**EXERCISE:** Transcribe each entry below exactly. Pictures do not go in the copy.
<<<<
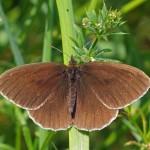 Koevinkje- Aphantopus hyperantus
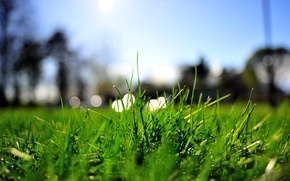 Картинка зелень, лето, трава, макро, огни, газон, лужайка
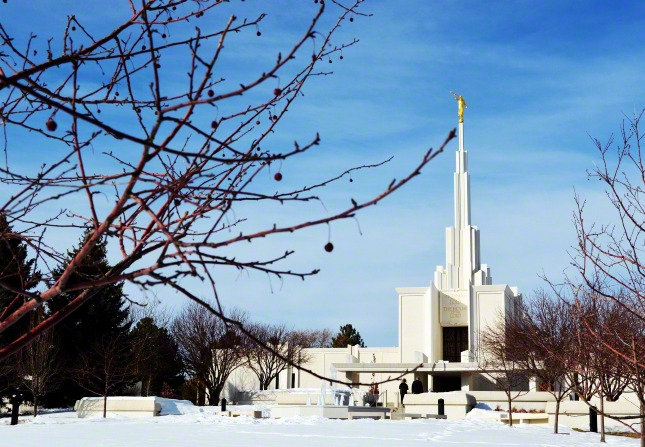 The Denver Colorado Temple in the wintertime, covered in snow and being viewed through the branches of a bare tree.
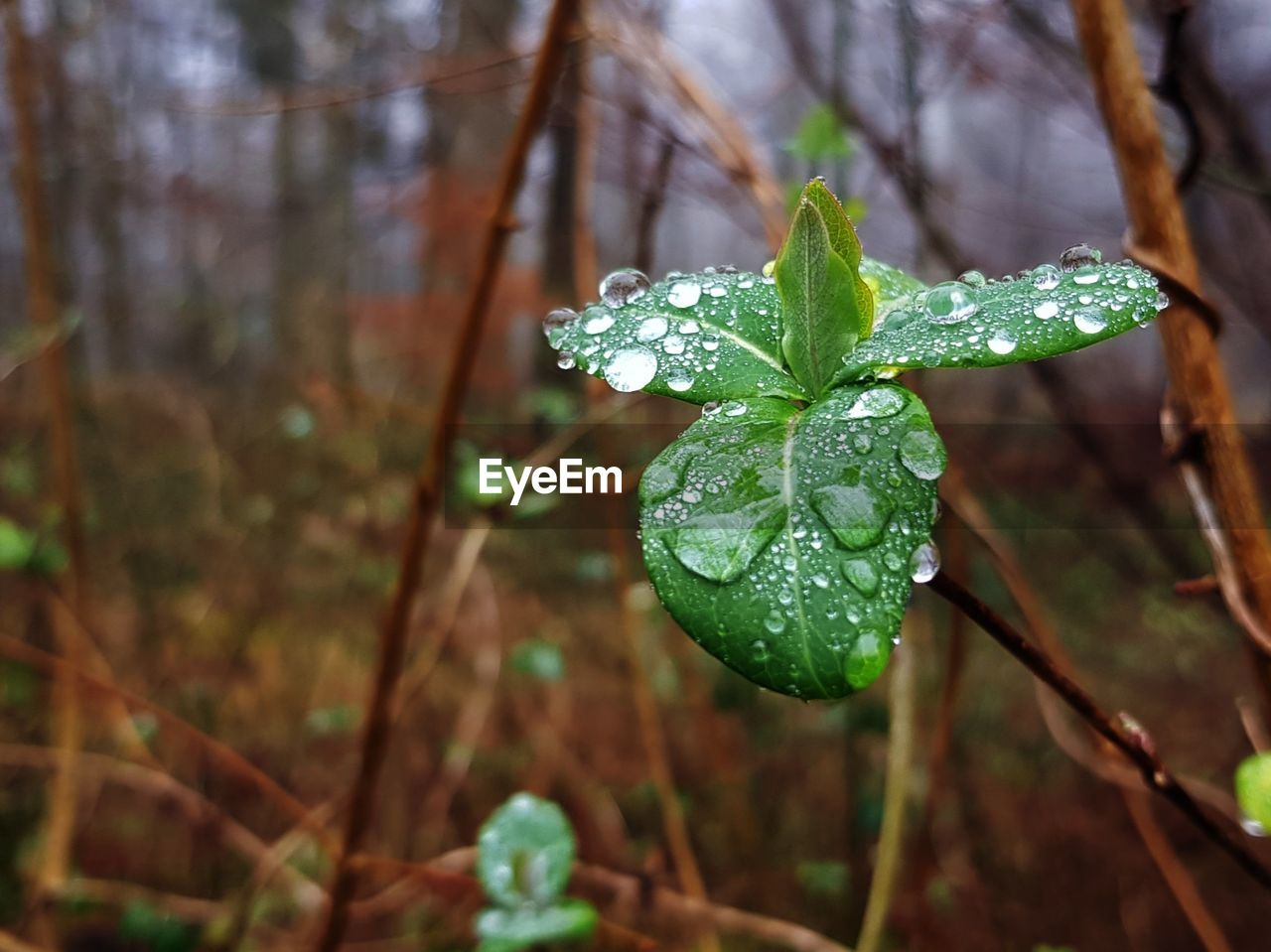 drop, nature, leaf, green color, beauty in nature, focus on foreground, water, close-up, wet, no people, growth, plant, day, freshness, outdoors, fragility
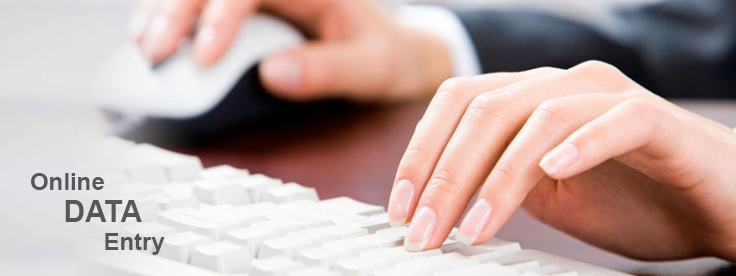 Online Data Entry Services Company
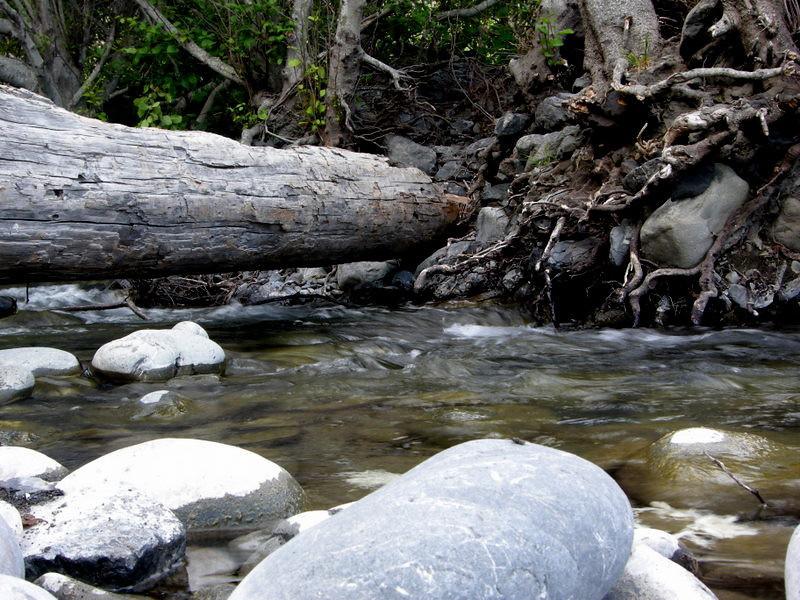 Shipman creek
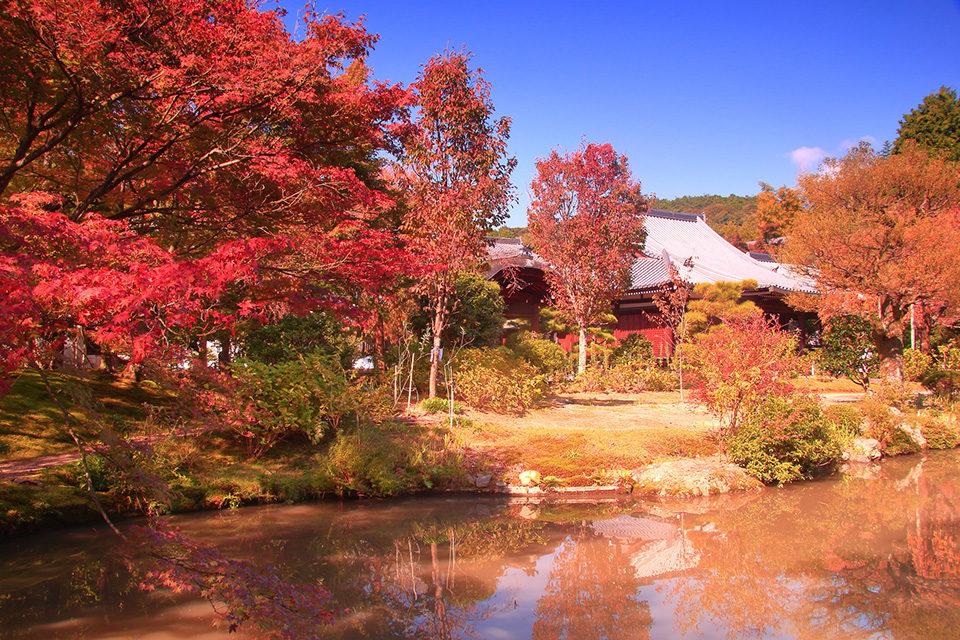 京都法金剛院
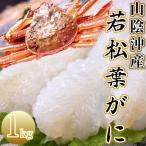【ご予約】若松葉ガニ 約1kg(活生)訳あり カニ かに 若松葉がに 300g以上(3ー4枚 )刺身用 送料無料
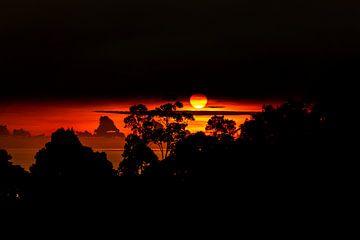 Sonnenuntergang Borneo von Jan Tuns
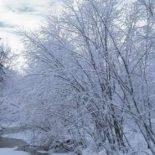 Январь — подготовительный период для огородника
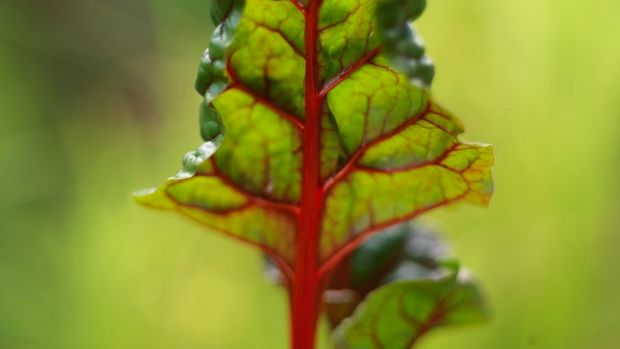 The colourful edible leaves of Swiss chard. Photograph: Richard Johnston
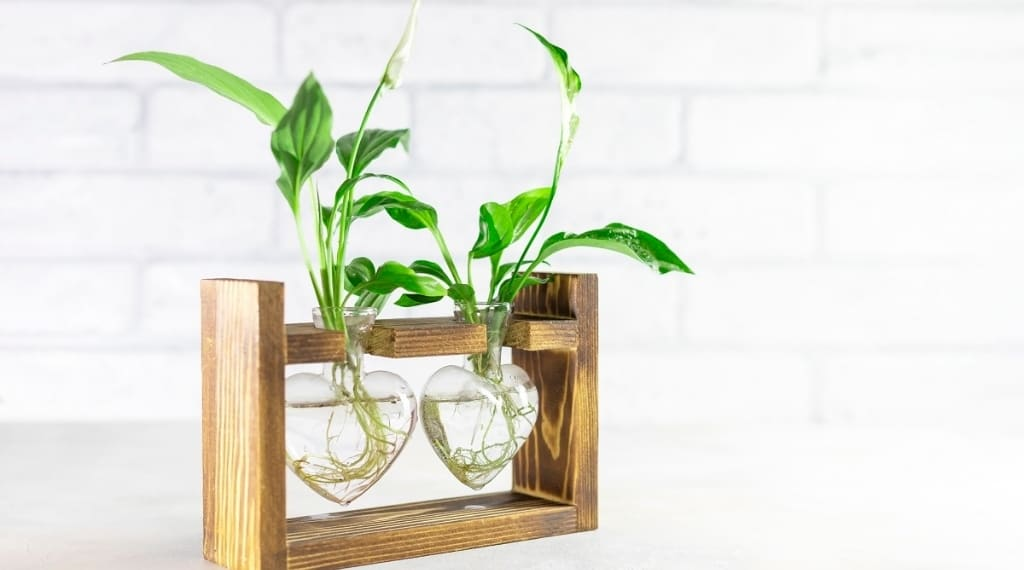 plant cuttings rooted in water inside round glass test tubes and wooden block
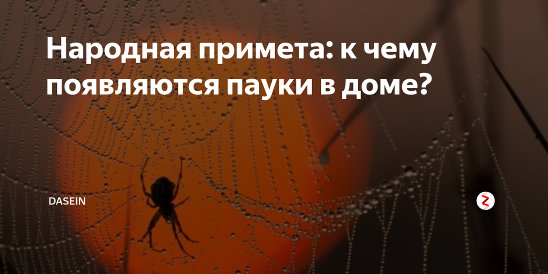 ᐉ приметы про пауков – что обещает нам встреча с восьмилапыми созданиями? - taro1.ru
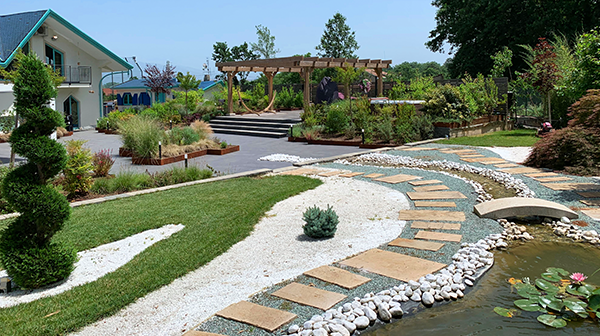 landscape design trends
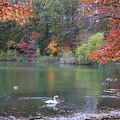 An Idyllic Autumn by Dora Sofia Caputo Photographic Design and Fine Art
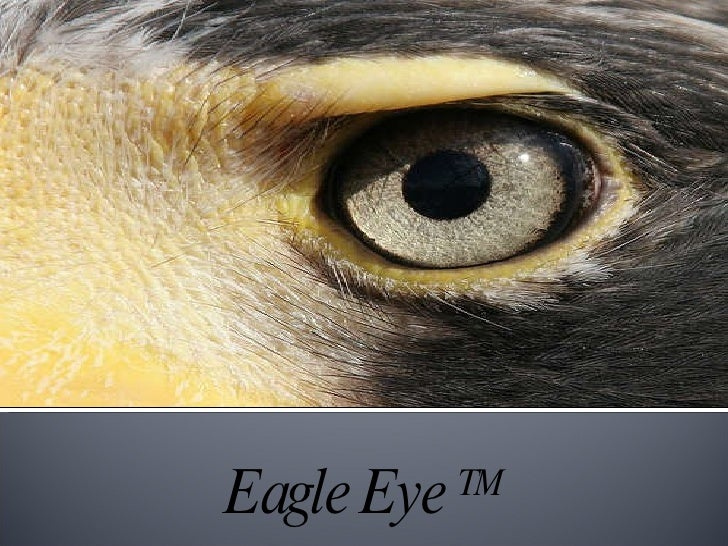 Eagle Eye  TM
>>>>
**ANSWER TO THE EXERCISE:**
 Koevinkje- Aphantopus hyperantus
 Картинка зелень, лето, трава, макро, огни, газон, лужайка
 The Denver Colorado Temple in the wintertime, covered in snow and being viewed through the branches of a bare tree.
 drop, nature, leaf, green color, beauty in nature, focus on foreground, water, close-up, wet, no people, growth, plant, day, freshness, outdoors, fragility
 Online Data Entry Services Company
 Shipman creek
 京都法金剛院
【ご予約】若松葉ガニ 約1kg(活生)訳あり カニ かに 若松葉がに 300g以上(3ー4枚 )刺身用 送料無料
 Sonnenuntergang Borneo von Jan Tuns
 Январь — подготовительный период для огородника
 The colourful edible leaves of Swiss chard. Photograph: Richard Johnston
 plant cuttings rooted in water inside round glass test tubes and wooden block
 ᐉ приметы про пауков – что обещает нам встреча с восьмилапыми созданиями? - taro1.ru
 landscape design trends
 An Idyllic Autumn by Dora Sofia Caputo Photographic Design and Fine Art
 Eagle Eye  TM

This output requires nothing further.